William Spicer (May 28, 1864 – December 14, 1949) was a gunner's mate first class serving in the United States Navy during the Spanish–American War who received the Medal of Honor for bravery. He was the great-grandfather of former White House Press Secretary Sean Spicer.

Biography
Spicer was born May 28, 1864, in Liverpool, England, and was living in New York City when he enlisted in the U.S. Navy on November 27, 1890. He served in the Spanish–American War aboard the  as a gunner's mate first class.

Medal of Honor citation
Rank and organization: Gunner's Mate First Class, U.S. Navy. Born: 28 May 1864, England. Accredited to. New York. G.O. No.: 500, 14 December 1898.

Citation:

On board the U.S.S. Marblehead at the approaches to Caimanera, Guantanamo Bay, Cuba, 26 and 27 July 1898. Displaying heroism, Spicer took part in the perilous work of sweeping for and disabling 27 contact mines during this period.

DATA BLOCK:
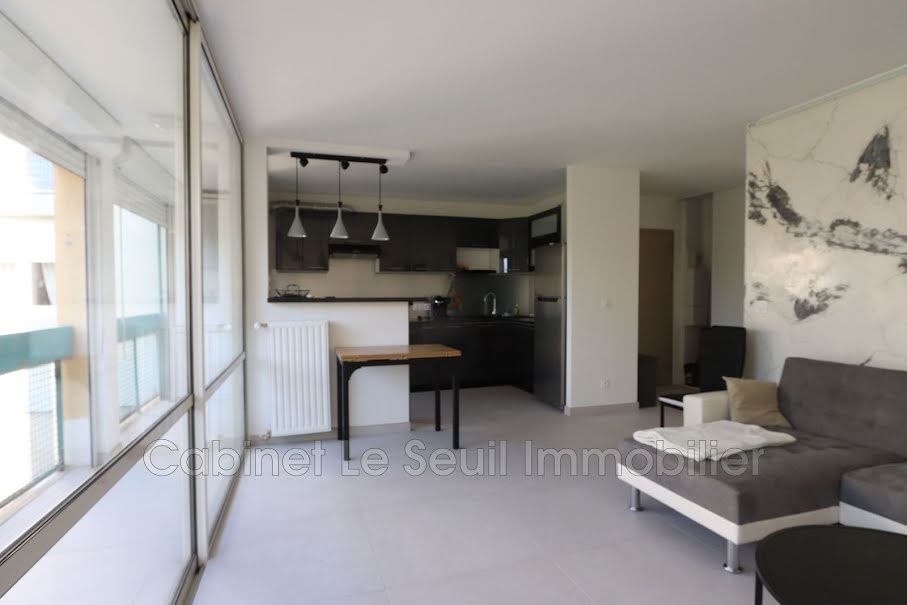 Location meublée appartement 4 pièces 71 m² à Apt (84400), 896 €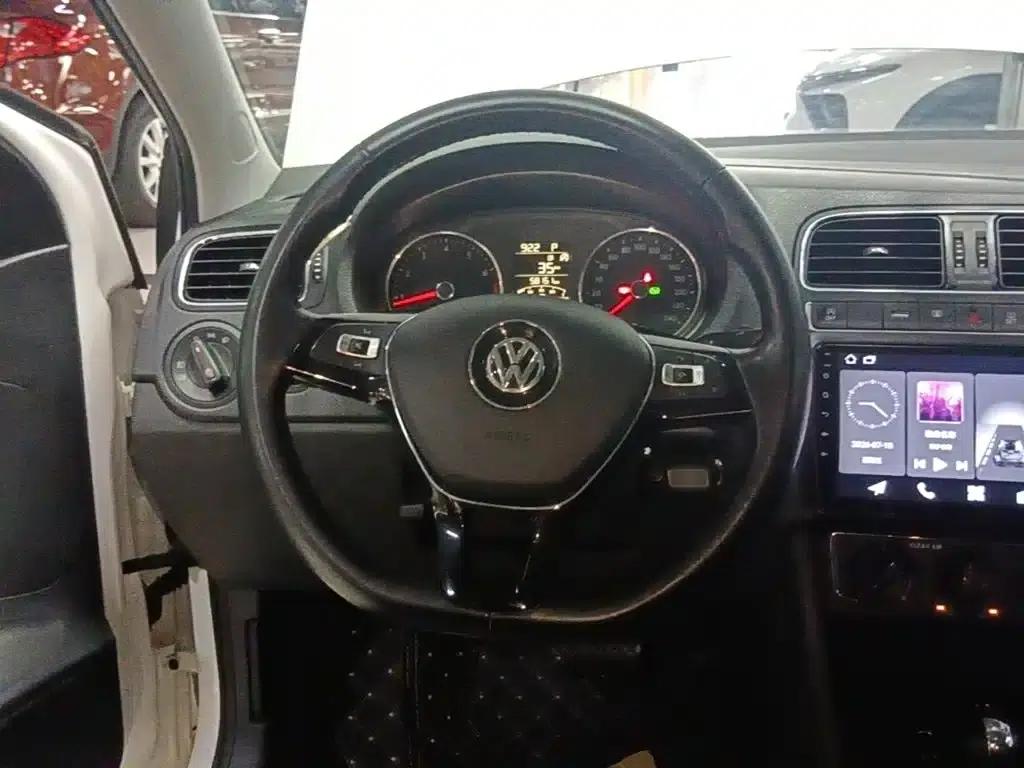 2018 Polo 1.5L Automatic Comfort Edition — миниатюра 11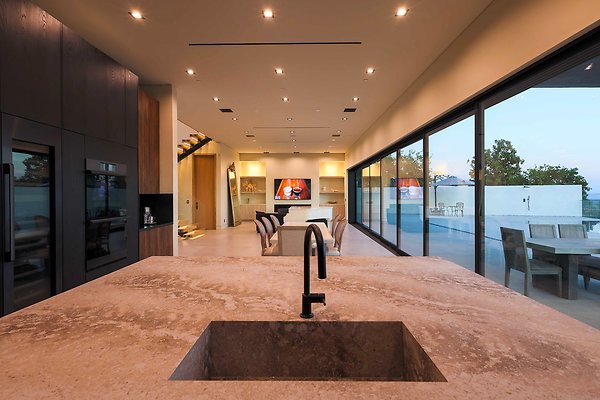 Hilltop Estate 4222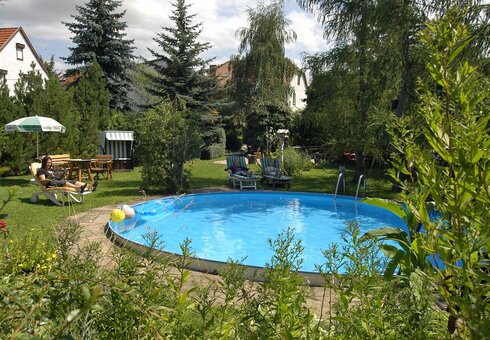 Pool im Garten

EXERCISES:
(1) Answer these questions about the William Spicer text, one per line:
(a) In which city was Spicer living when he enlisted in the U.S. Navy?
(b) How many contact mines did he take part in sweeping for and disabling?
(c) What general order number does the citation section give?
(2) Print the passage of the William Spicer text from "On board the" up to and including "during this period.".
The lines are not needed for any of this work.

WRITTEN ANSWERS:
(1)
(a) New York City
(b) 27
(c) 500

(2)
On board the U.S.S. Marblehead at the approaches to Caimanera, Guantanamo Bay, Cuba, 26 and 27 July 1898. Displaying heroism, Spicer took part in the perilous work of sweeping for and disabling 27 contact mines during this period.